# Siphon



## dogman (Aug 2, 2006)

I have looked around on the net and found a few designs of DIY continuous siphons, none of which I like the looks of. I have an idea of how one might be made and was hoping to receive some feedback from someone that might know a little more about fluid dynamics than I do. The design is very simple and I believe that the diagram is self explanatory. I am thinking it could be made of any size tubing and in my case 1/2” pvc will give plenty of flow. What do you think, will this work or am I missing something. 
Note: Good only for very slow flow ie. continuous water change, in my situation.


----------



## hoppycalif (Apr 7, 2005)

I'm not sure what the goal is for this. Is it intended to maintain the level of the water in the tank?


----------



## dogman (Aug 2, 2006)

Yes, that is right the goal is to maintain the desired level of water in the tank. I have a very limited amount of space to work with behind the aquarium and I am just looking for the least obtrusive way to create a continuous siphon.


----------



## schaadrak (Aug 18, 2006)

If you're going to be adding new water to the tank and want the water carried away at the same rate, an over flow is going to be your best bet. Trying to balance the input of water with the out-take of the siphon is going to take a lot of work and if just one thing goes wrong, the tank can be in serious trouble from being too low (which will break the siphon eventually) or over flowing.

You just need to add an overflow box around the intake and ouput of your siphon and have the drain come throught the bottom of the output box at a point thats higher than the siphon ends.

Like this:










When the water in the tank rises and falls into the overflow (1) it raises the level inside the box (2), which forces water up into the siphon (3) and into the box outside of the tank. When that level raises enough, it flows into the drain (4).

If the flow is low enough, you could probably get away with just using larger diamter pipes for the "boxes" if you're that pressed for space.

I hope I explained that well enough to make sense.


----------



## BryceM (Nov 6, 2005)

If drilling the tank is an option, a bulkhead is an elegant solution. Nice & simple.


----------



## Charlutz (Oct 17, 2006)

Hi, I am new to the forum. First post in fact. I am a fish guy looking to add plants to my tanks. But I have experience with overflows and sumps so thought I'd chime in. If the goal is to maintain a specific tank level under minimal pump inflow, like a continuous fill setup, then drilling the tank is your best bet because it does not rely on a siphon. Overflow boxes with siphon designs are great (my setup uses one) but the one 'flaw' they have is that under low flow rates, like less than 300 gph, small bubbles will accumulate inside the siphon tube. The flow rate is not strong enough to push them through and when enough accumulate, the siphon will break and the overflow will stop draining. There are measures against this - like monitoring the siphon and sucking out the bubbles, increasing the pump flow to 'blow' them through, or using smaller sized siphon tubes to get a higher flow rate, but there are potentials for a breakdown. If you are using an overflow in a continuous topoff system, drilling the tank is a much better solution as gravity is immune to bubbles.  The siphon overflow boxes work much better when used with a sump system where the flow rate is practically unlimited since it is a closed system.

> ENTRIES SUPPLIED
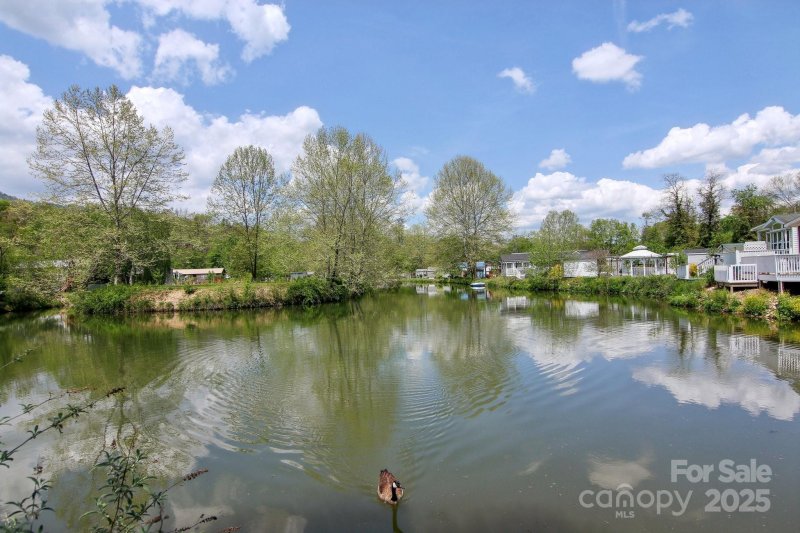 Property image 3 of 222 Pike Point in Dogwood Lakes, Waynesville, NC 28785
--
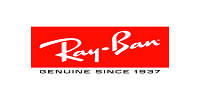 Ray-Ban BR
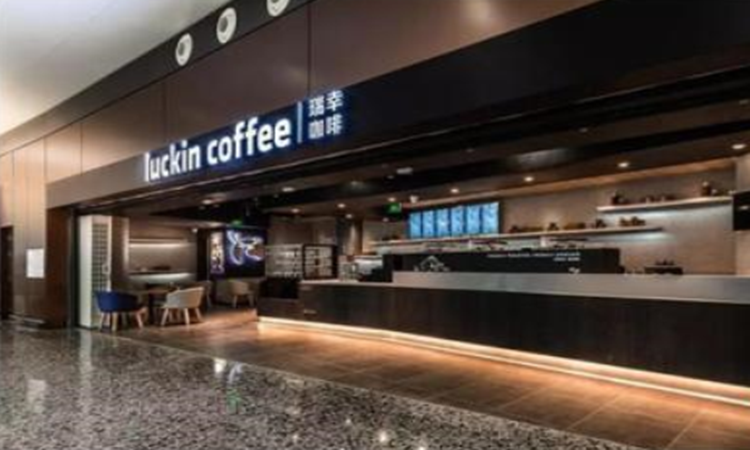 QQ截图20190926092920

> WORK INSTRUCTION A
Return the passage of the siphon thread starting with "I have looked" and going on through "in the tank?".
> WORK INSTRUCTION B
In the siphon thread, below what pump flow rate does Charlutz say small bubbles accumulate inside the siphon tube?
> WORK INSTRUCTION C
Continue the forum thread about the continuous siphon from the point where it stops.

> WRITTEN REPLY A
I have looked around on the net and found a few designs of DIY continuous siphons, none of which I like the looks of. I have an idea of how one might be made and was hoping to receive some feedback from someone that might know a little more about fluid dynamics than I do. The design is very simple and I believe that the diagram is self explanatory. I am thinking it could be made of any size tubing and in my case 1/2” pvc will give plenty of flow. What do you think, will this work or am I missing something. 
Note: Good only for very slow flow ie. continuous water change, in my situation.


----------



## hoppycalif (Apr 7, 2005)

I'm not sure what the goal is for this. Is it intended to maintain the level of the water in the tank?

> WRITTEN REPLY B
Less than 300 gph.

> WRITTEN REPLY C
----------



## bpimm (Jun 12, 2006)

dogman said:


> I have looked around on the net and found a few designs of DIY continuous siphons, none of which I like the looks of. I have an idea of how one might be made and was hoping to receive some feedback from someone that might know a little more about fluid dynamics than I do. The design is very simple and I believe that the diagram is self explanatory. I am thinking it could be made of any size tubing and in my case 1/2" pvc will give plenty of flow. What do you think, will this work or am I missing something.
> Note: Good only for very slow flow ie. continuous water change, in my situation.


Yes your drawing will work I have done similar things in the past. The issue with the bubbles building up in the siphon is real, to overcome this in your application you can drill a small hole in the top of the siphon loop and glue in a short piece of hard airline tubing for a nipple then route soft airline tubing from the siphon to the air inlet of a power head in the tank. this constantly pulls a small amount of water out of the top of the siphon loop to keep the air out. also on the outlet of your drawing use a tee vertically with the top open so the drain line can never pull a vacuum on the siphon or it will drain the tank down and break the siphon.

As stated before drilling the tank is the best, but siphons do work and if you already have a power head in the tank then it's simple to add the line to the siphon. if it is a strong power head it will actually start the siphon for you by sucking the air out and pulling the water up.

Good luck with the continuous WC, I've been using it for over 10 Years and will never go back.


----------



## dogman (Aug 2, 2006)

Thanks for all of the great feedback. I had not given any thought to the air bubble problem and in pointing it out you have surely saved me a wet floor. Thanks again.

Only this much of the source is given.